Work order 1 – Repeat the stretch of the Thompson sampling summary from "Conference: NeurIPS 2025" through "loss is established." word for word.
Work order 2 – List the operations that, according to the Thompson sampling summary, classical Thompson sampling relies on.

Text for analysis –
-*-

NeurIPS 2025 Image Generation Thompson sampling contextual bandit generative models missing data imputation meta-learning regret bounds

Contextual Thompson Sampling via Generation of Missing Data¶

Conference: NeurIPS 2025 arXiv: 2502.07064 Code: To be confirmed Area: Generative Models / Decision Systems / Contextual Bandits Keywords: Thompson sampling, contextual bandit, generative models, missing data imputation, meta-learning, regret bounds

TL;DR¶

This paper proposes Generative Thompson Sampling (TS-Gen), which reframes uncertainty in contextual bandits as missing data rather than unknown parameters. A generative model autoregressively imputes missing outcomes to implement Thompson sampling, and a regret bound directly tied to offline prediction loss is established.

Background & Motivation¶

Background: Classical Thompson sampling (TS) attributes environmental uncertainty to unknown latent parameters \(\theta\), relying on three operations: specifying a prior, sampling from the posterior, and updating the posterior. All three are notoriously difficult in neural network settings (intractable posteriors, unintuitive priors, and costly online updates).

-*-

Dataset excerpt –

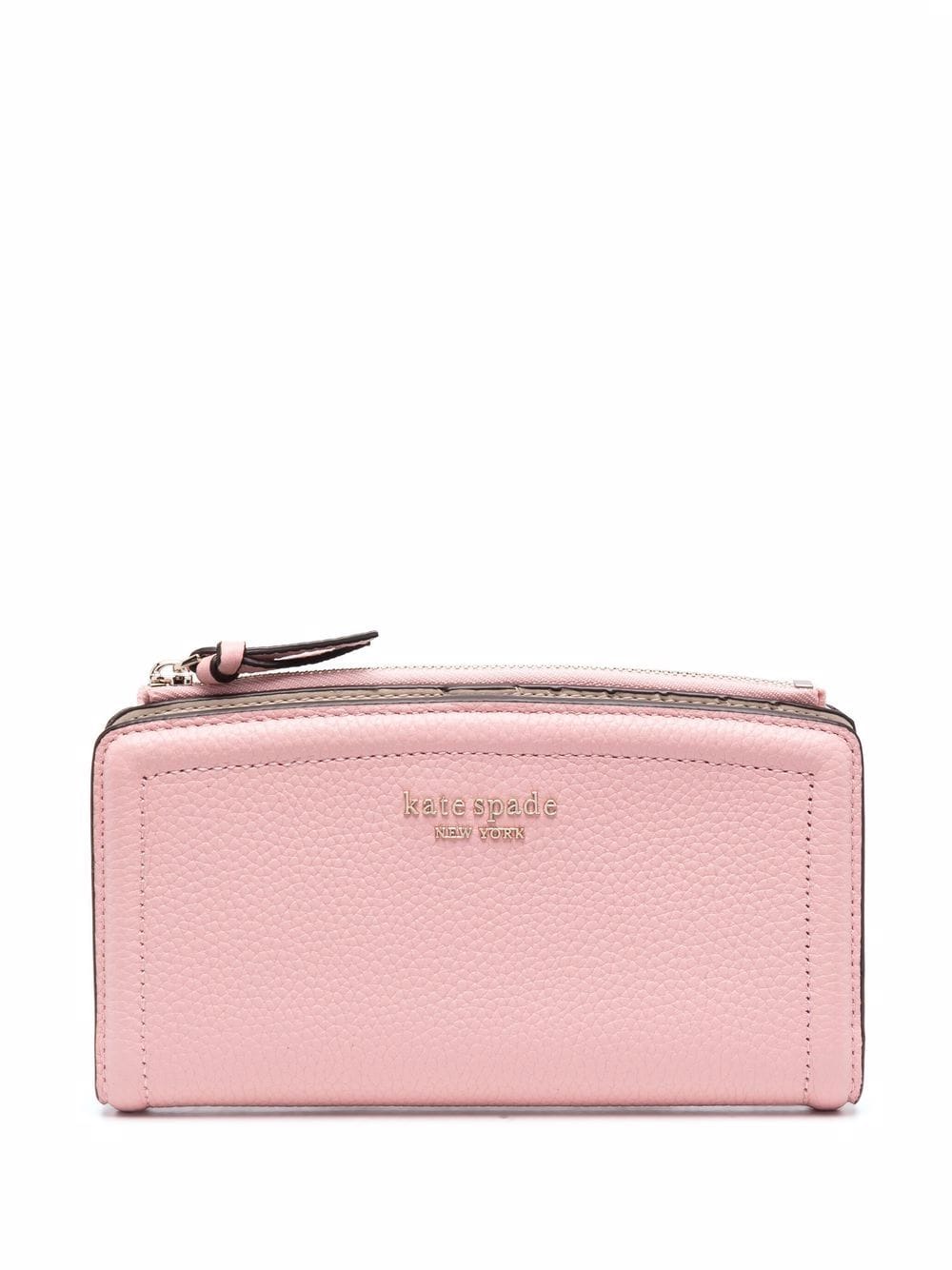 

Kate Spade cartera con letras del logo - Rosado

-*-

Output 1 –
Conference: NeurIPS 2025 arXiv: 2502.07064 Code: To be confirmed Area: Generative Models / Decision Systems / Contextual Bandits Keywords: Thompson sampling, contextual bandit, generative models, missing data imputation, meta-learning, regret bounds

TL;DR¶

This paper proposes Generative Thompson Sampling (TS-Gen), which reframes uncertainty in contextual bandits as missing data rather than unknown parameters. A generative model autoregressively imputes missing outcomes to implement Thompson sampling, and a regret bound directly tied to offline prediction loss is established.

Output 2 –
- Specifying a prior
- Sampling from the posterior
- Updating the posterior